In the entries below, go to the line containing "genus: Phacochoerus" and repeat it along with every later line, exactly.

── Input data ──

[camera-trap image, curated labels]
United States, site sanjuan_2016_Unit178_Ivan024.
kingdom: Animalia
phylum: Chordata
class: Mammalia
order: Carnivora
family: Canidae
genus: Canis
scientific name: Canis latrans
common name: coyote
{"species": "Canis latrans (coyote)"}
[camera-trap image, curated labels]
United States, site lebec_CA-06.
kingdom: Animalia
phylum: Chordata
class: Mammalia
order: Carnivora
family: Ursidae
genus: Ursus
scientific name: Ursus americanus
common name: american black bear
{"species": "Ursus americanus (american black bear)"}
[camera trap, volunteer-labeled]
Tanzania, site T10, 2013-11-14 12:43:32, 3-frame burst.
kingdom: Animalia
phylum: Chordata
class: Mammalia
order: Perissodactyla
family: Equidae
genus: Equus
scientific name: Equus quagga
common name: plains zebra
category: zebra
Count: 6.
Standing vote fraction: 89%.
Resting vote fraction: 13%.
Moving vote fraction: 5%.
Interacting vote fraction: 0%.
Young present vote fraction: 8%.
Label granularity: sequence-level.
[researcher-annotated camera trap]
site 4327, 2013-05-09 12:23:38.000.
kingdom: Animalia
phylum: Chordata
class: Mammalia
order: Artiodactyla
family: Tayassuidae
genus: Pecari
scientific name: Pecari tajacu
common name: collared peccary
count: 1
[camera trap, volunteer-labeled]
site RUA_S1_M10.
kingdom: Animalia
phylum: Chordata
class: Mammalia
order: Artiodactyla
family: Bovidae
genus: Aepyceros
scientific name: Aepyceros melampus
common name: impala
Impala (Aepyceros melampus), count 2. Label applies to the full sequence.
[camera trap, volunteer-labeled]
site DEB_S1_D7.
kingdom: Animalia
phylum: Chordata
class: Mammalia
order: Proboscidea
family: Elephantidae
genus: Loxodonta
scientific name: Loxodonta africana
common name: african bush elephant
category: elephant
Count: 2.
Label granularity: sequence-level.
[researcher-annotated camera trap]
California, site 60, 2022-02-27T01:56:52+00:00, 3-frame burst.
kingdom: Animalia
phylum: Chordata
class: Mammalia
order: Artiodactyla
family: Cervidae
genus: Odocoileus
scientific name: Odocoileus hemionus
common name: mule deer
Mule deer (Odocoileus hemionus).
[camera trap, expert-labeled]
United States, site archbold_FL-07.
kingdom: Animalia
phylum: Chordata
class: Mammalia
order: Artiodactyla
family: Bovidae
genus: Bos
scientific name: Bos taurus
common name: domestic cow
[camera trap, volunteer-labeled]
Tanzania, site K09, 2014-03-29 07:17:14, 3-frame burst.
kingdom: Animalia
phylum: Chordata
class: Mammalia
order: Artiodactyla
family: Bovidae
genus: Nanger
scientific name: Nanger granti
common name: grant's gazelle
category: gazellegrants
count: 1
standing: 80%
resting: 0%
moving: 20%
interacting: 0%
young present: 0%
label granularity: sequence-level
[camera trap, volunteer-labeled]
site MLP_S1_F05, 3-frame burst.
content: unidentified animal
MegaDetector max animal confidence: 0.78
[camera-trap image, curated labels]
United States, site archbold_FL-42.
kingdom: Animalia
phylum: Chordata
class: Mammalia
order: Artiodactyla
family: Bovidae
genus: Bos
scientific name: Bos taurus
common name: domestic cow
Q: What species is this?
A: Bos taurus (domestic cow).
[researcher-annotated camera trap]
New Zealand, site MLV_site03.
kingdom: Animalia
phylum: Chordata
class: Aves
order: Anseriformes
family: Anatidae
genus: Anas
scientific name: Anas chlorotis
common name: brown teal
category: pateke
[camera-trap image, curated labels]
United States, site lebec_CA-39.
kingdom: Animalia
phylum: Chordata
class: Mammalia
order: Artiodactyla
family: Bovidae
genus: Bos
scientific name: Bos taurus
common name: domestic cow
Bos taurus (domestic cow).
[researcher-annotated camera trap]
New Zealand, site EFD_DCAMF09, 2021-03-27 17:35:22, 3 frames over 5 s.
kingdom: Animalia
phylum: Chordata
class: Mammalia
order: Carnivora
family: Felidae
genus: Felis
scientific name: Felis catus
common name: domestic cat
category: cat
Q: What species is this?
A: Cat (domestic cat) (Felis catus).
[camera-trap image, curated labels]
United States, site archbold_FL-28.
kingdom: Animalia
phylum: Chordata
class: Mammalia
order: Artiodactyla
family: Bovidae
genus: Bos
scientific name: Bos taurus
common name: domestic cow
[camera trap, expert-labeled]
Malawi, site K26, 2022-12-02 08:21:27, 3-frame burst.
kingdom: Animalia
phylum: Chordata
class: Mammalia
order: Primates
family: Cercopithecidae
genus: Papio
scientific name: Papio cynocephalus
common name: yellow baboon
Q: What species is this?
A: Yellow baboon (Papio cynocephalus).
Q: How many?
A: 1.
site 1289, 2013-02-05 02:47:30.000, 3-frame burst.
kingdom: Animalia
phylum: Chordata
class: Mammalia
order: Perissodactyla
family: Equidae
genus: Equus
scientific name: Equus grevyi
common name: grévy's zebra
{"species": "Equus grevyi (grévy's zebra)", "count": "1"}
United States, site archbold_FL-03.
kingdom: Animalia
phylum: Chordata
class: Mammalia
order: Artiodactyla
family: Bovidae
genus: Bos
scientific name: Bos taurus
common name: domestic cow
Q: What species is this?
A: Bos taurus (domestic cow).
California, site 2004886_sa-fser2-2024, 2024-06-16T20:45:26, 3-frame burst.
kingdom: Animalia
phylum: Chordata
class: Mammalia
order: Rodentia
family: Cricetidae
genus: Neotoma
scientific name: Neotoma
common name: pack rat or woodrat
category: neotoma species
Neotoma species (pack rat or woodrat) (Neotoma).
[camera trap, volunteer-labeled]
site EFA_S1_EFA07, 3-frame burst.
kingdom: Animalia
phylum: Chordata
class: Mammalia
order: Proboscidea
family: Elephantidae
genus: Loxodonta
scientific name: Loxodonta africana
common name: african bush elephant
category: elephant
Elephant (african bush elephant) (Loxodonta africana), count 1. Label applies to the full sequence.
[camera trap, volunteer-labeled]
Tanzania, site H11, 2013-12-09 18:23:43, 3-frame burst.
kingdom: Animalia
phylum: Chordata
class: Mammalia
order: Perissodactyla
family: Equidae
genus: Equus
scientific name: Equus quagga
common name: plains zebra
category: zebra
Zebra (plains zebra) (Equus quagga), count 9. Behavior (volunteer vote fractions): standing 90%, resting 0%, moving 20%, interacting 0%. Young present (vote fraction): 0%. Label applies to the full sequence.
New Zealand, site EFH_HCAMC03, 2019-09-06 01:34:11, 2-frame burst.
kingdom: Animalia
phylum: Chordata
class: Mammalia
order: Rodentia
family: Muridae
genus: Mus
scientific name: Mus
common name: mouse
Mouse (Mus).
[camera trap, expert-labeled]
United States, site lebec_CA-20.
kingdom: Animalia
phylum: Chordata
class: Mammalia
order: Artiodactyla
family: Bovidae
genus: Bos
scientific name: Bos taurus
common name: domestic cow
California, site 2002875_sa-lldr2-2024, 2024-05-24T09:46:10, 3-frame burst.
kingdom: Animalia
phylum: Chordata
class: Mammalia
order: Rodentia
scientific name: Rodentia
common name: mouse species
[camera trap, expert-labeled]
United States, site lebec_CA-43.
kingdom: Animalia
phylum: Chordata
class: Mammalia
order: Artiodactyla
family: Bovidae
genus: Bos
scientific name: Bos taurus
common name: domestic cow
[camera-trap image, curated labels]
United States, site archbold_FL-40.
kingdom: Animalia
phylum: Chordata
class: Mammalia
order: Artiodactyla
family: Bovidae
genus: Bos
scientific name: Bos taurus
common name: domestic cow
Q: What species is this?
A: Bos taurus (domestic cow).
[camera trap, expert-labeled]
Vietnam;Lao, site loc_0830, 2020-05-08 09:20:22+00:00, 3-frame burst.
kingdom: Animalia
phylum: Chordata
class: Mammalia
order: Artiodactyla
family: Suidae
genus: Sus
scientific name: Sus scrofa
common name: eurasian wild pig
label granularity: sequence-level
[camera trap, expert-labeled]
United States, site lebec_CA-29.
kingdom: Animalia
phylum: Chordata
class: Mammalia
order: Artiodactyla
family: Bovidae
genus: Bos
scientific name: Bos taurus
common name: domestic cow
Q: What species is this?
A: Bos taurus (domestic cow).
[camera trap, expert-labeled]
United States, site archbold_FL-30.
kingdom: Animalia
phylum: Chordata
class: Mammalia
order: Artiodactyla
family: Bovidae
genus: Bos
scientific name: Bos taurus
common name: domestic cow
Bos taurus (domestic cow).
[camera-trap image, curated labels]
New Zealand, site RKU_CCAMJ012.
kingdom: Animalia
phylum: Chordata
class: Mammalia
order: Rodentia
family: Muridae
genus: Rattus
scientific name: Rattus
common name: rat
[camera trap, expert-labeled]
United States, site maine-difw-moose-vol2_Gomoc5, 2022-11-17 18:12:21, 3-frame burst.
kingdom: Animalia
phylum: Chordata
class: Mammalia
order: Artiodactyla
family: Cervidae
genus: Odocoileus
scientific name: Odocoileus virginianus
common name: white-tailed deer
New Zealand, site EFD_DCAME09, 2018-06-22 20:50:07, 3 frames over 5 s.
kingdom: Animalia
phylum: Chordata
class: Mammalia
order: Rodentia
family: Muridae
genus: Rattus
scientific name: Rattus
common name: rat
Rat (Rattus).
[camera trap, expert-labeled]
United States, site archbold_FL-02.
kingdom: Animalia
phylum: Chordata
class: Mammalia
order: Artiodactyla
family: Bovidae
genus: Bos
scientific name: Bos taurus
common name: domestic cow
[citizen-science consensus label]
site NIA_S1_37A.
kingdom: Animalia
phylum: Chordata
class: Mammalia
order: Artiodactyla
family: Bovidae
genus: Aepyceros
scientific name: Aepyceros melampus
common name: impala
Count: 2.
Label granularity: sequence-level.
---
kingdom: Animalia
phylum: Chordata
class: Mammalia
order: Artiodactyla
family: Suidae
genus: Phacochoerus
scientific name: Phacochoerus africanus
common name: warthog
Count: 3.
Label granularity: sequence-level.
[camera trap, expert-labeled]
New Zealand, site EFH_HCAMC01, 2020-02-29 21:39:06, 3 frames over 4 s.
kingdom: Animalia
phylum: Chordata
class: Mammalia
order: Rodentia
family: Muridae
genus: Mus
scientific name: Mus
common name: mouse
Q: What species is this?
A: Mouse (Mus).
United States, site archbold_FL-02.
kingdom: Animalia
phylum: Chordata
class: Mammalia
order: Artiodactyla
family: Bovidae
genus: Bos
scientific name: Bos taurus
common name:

───

Solution to this exercise:
genus: Phacochoerus
scientific name: Phacochoerus africanus
common name: warthog
Count: 3.
Label granularity: sequence-level.
[camera trap, expert-labeled]
New Zealand, site EFH_HCAMC01, 2020-02-29 21:39:06, 3 frames over 4 s.
kingdom: Animalia
phylum: Chordata
class: Mammalia
order: Rodentia
family: Muridae
genus: Mus
scientific name: Mus
common name: mouse
Q: What species is this?
A: Mouse (Mus).
United States, site archbold_FL-02.
kingdom: Animalia
phylum: Chordata
class: Mammalia
order: Artiodactyla
family: Bovidae
genus: Bos
scientific name: Bos taurus
common name:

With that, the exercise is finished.